__Your tasks__:
a - In the recollection below, rewrite the stretch from "I just looked" through "picked me up.", replacing "buses" with "vans".
b - Summarize the recollection below in three sentences.

__Selected passage__:
═══

I just looked around, and I started walking towards the—trying to get off the campus. I started walking towards the street, because they were all being taken care of and there were sirens and I knew there was somebody who’d hopefully help them, but there was nothing I could do. And I just walked towards, I don’t know what this street is, Route 5, to get off the campus. Well, they had Guards at the exit there, in the entrance. But there were buses sitting out there. And so, I just walked towards the exit, and they stood there looking, but they never looked at me, and I just walked out. They didn’t try and stop me. And I got on one of the buses and there was nobody else on it, and he took me—I got off downtown and I called my girlfriend, and she came and picked me up.
So, when I came home that night, or that day, everyone was pretty upset. They were happy I was all right. But, again, my mom, she just is like this stone-faced person, you know, she could get pissed but, you know. But then my dad came home and my brothers. I asked them too, because I wanted help to remember what all happened. My dad, he loved America. He left Italy and came here to start a new life and he would only drive American cars and he spoke five, six different languages, and we all just spoke English, and he loved America. And he, when we were sitting down to supper, he just got angry, and he said, and he knew that they put a gun on me and hit me in the face, and he goes, “This is why I left Italy. This is why I left Italy.” And that was all he had to say.
So I went, later, I went to see my girlfriend, and we were walking down the street to get a—I think they had like a curfew everywhere, they thought there was going to be this giant whatever. We were walking down the street to get something, ice cream or something, and this cop car pulled in and there’s me and these two girls and he started, “Come here man, what are you doing?” I still look like, you know, what I look like. And I’m going, You know what, it’s enough of this shit. So, I went up and I was ready to get in the shit, and then I’d seen there was another officer in the car, he was this Italian dude that I knew my whole life, and I said, “Man, tell this dude to shut the fuck up. I had a bad day, man. I’m not doing nothing. We’re going to get ice cream.” So that was. I guess I looked like I should’ve been protesting, but I was—yeah. And then, after that, they closed the campus, I think.

═══

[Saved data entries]

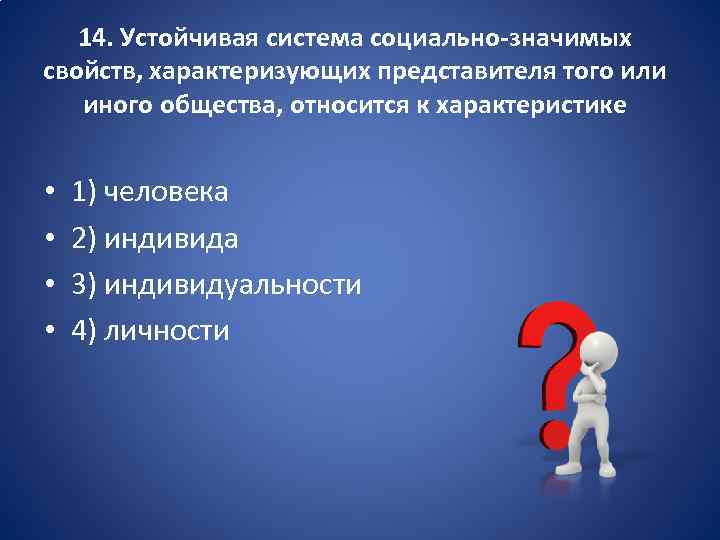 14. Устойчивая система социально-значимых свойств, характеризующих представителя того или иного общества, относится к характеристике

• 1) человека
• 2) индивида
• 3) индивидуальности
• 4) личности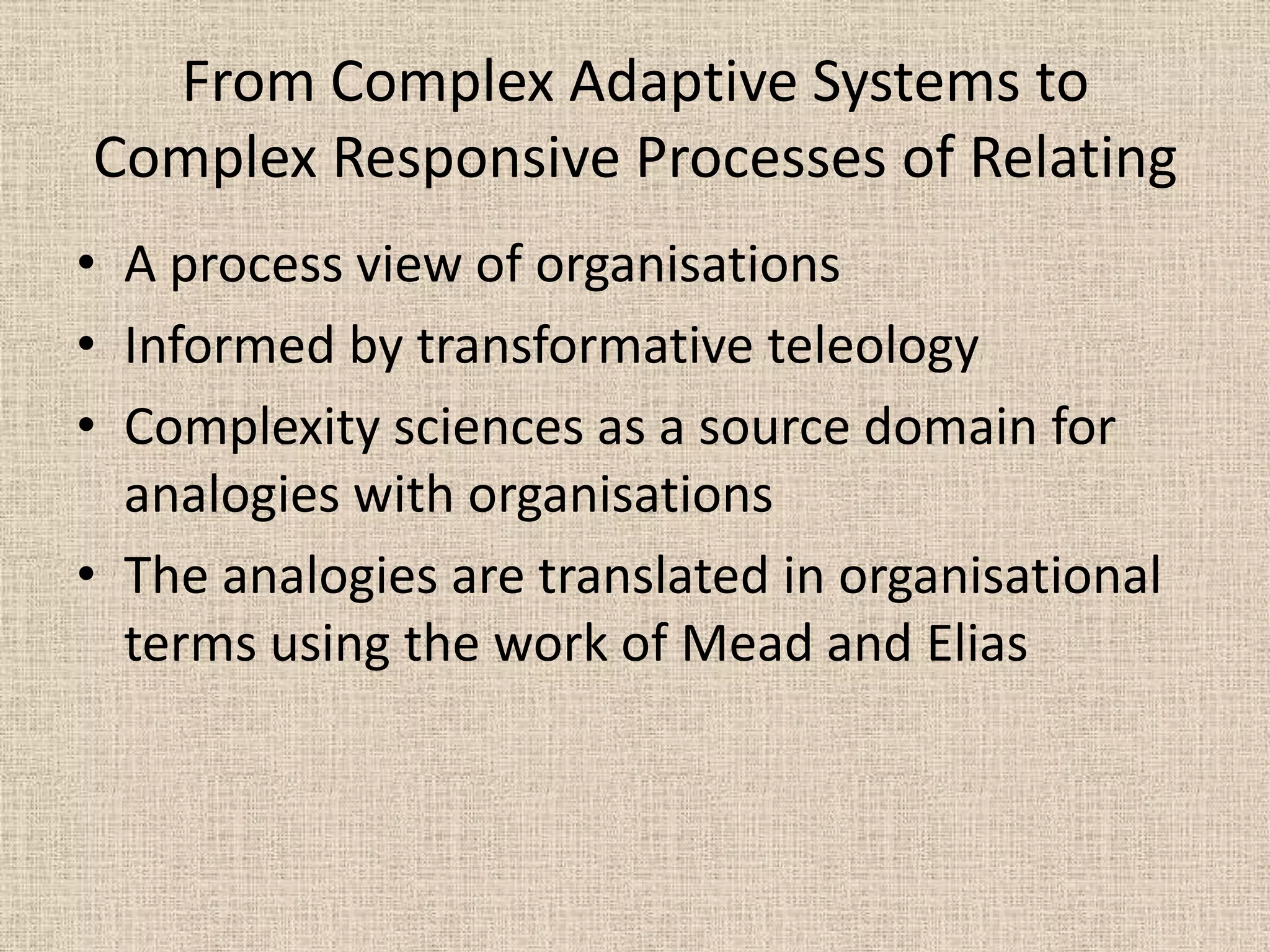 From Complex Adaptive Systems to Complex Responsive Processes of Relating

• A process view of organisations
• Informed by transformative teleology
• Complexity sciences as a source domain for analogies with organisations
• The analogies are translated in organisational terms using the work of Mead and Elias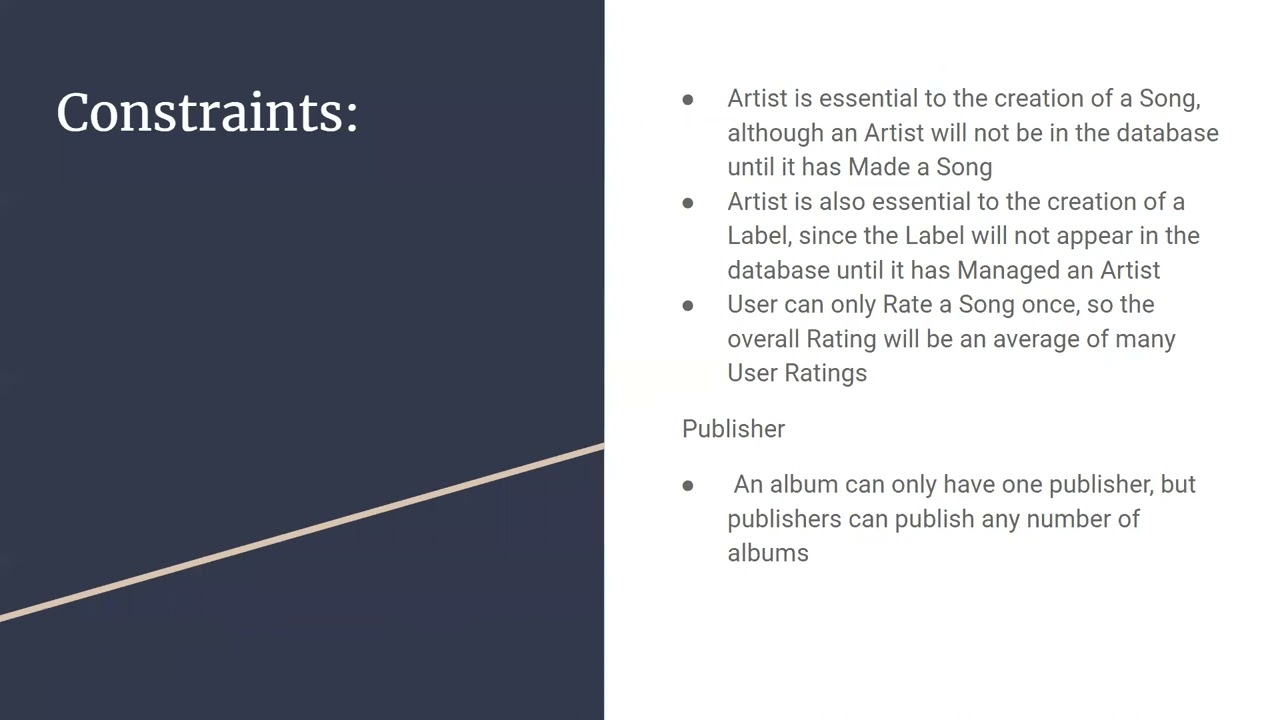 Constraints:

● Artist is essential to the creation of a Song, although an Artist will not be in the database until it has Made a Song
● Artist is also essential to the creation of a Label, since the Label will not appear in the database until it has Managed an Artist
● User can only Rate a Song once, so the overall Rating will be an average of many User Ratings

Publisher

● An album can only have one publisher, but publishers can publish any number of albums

═══

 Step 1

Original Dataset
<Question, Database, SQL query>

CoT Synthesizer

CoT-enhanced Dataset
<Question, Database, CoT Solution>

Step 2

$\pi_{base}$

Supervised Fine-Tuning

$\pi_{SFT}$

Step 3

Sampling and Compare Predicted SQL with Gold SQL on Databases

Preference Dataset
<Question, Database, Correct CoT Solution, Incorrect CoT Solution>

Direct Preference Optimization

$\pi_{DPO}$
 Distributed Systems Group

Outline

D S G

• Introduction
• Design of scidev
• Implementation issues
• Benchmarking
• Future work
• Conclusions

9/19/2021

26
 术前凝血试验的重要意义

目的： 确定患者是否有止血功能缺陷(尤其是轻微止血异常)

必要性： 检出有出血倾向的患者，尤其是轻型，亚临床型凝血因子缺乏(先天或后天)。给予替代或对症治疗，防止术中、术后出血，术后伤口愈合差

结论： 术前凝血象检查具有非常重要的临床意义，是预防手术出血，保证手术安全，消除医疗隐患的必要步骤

═══

__Results for the exercise__:
a -
I just looked around, and I started walking towards the—trying to get off the campus. I started walking towards the street, because they were all being taken care of and there were sirens and I knew there was somebody who’d hopefully help them, but there was nothing I could do. And I just walked towards, I don’t know what this street is, Route 5, to get off the campus. Well, they had Guards at the exit there, in the entrance. But there were vans sitting out there. And so, I just walked towards the exit, and they stood there looking, but they never looked at me, and I just walked out. They didn’t try and stop me. And I got on one of the vans and there was nobody else on it, and he took me—I got off downtown and I called my girlfriend, and she came and picked me up.

b - The speaker left the campus by walking past the Guards at the exit, rode an otherwise empty bus downtown, and was picked up by a girlfriend. At home the family was upset but glad the speaker was all right, and at supper the speaker's father, who had left Italy and loved America, grew angry about the gun and the blow to the face and said, "This is why I left Italy." Later, while walking with the girlfriend to get ice cream, the speaker was called over by a police officer, but the other officer in the car was an Italian man the speaker had known for life.